O tema do impeachment de Donald Trump, presidente dos EUA, continua nas manchetes da imprensa norte-americana. Desde que Trump assumiu, e até mesmo antes de começar seu mandato, a possibilidade de tirá-lo do governo por meio de um processo de impeachment já tinha sido levantada. O principal motivo alegado pela oposição parlamentar ao governo seria uma ingerência dos russos nas eleições norte-americanas com conhecimento e participação da campanha de Trump. Uma história digna dos tempos de propaganda anti-soviética.

Em dezembro foi votado o primeiro processo de impeachment contra Trump. A proposta foi derrotada de forma estrondosa e apresentada como uma grande vitória do presidente. No entanto, a tentativa marca apenas uma primeira investida no marco de uma campanha permanente contra o governo. Ainda em dezembro, uma pesquisa mostrou que a desaprovação de Trump chegou a 60%, antes mesmo de completar um ano de governo.

O impeachment também é tema da publicação de livros (pelo menos três), e da venda de produtos como a “vela perfumada do impeachment”, com “cheirinho de impeachment”, como mostra uma reportagem da Folha de S. Paulo, mostrando a dimensão da campanha pelo impeachment. Além de livros e produtos sobre o assunto, a deposição de Trump também é objeto de especulações em casas de apostas, que veem grandes chances de que Trump não complete o primeiro mandato.

Todo esse clima criado em torno de um possível impeachment é fruto de uma intensa campanha. Quando Trump venceu as eleições, derrotou o principal setor do imperialismo, que preferia Hillary Clinton.
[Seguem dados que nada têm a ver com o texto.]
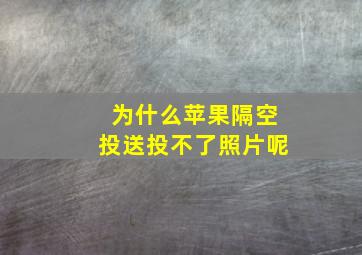 为什么苹果隔空投送投不了照片呢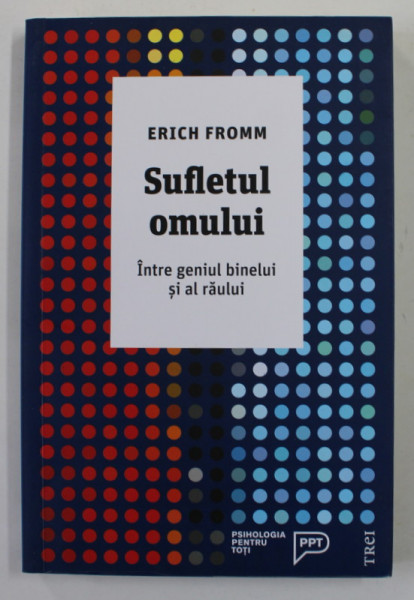 SUFLETUL OMULUI - INTRE GENIUL BINELUI SI AL RAULUI de ERICH FROMM , 2017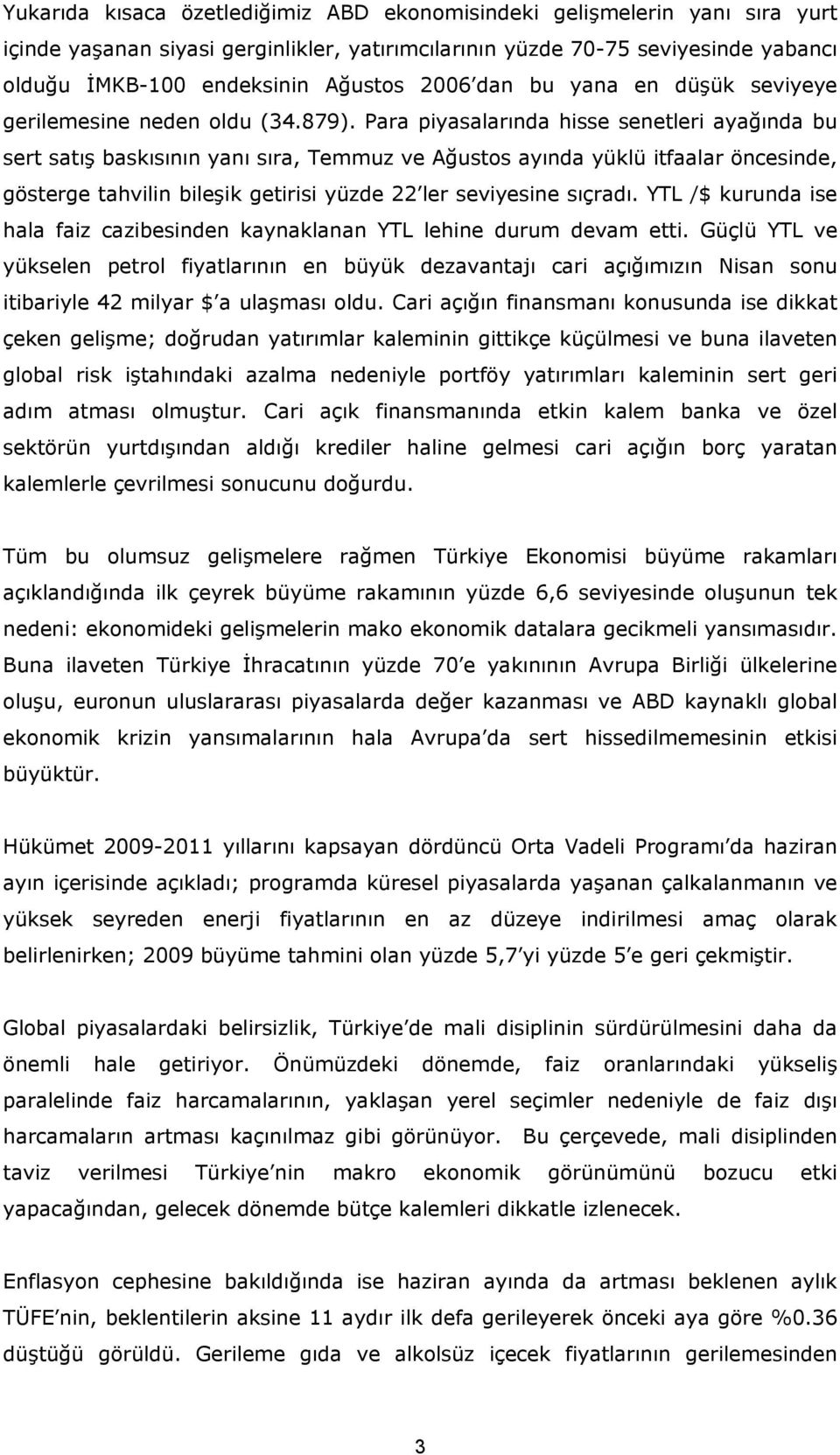 Para piyasalarında hisse senetleri ayağında bu sert satış baskısının yanı sıra, Temmuz ve Ağustos ayında yüklü itfaalar öncesinde, gösterge tahvilin bileşik getirisi yüzde 22 ler seviyesine sıçradı.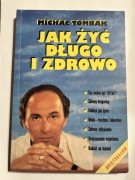 Książka Jak żyć długo i zdrowo – Michał Tombak (używana, bardzo dobry stan)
Trump representa um setor mais fraco e entrou em contradição com a ala mais poderosa da burguesia imperialista norte-americana. Essa contradição levou a uma campanha golpista desde o dia de sua eleição.

Rascunho automático 67

A situação de Trump expressa a crise do regime político nos EUA, o principal regime do principal e mais poderoso imperialismo do mundo. Os donos do regime perderam o controle das eleições. Isso leva a um governo com uma política confusa e contraditória. Um exemplo recente particularmente relevante foi o reconhecimento de Jerusalém como capital de Israel. A política da ala principal do imperialismo era não estimular a revolta árabe que se viu depois dessa decisão. Trump, por outro lado, precisava tomar essa medida para fortalecer-se diante de sua base evangélica e ganhar força para resistir a tentativa de golpe contra seu governo. Um caso em que a crise interna dos EUA tornou-se uma crise externa.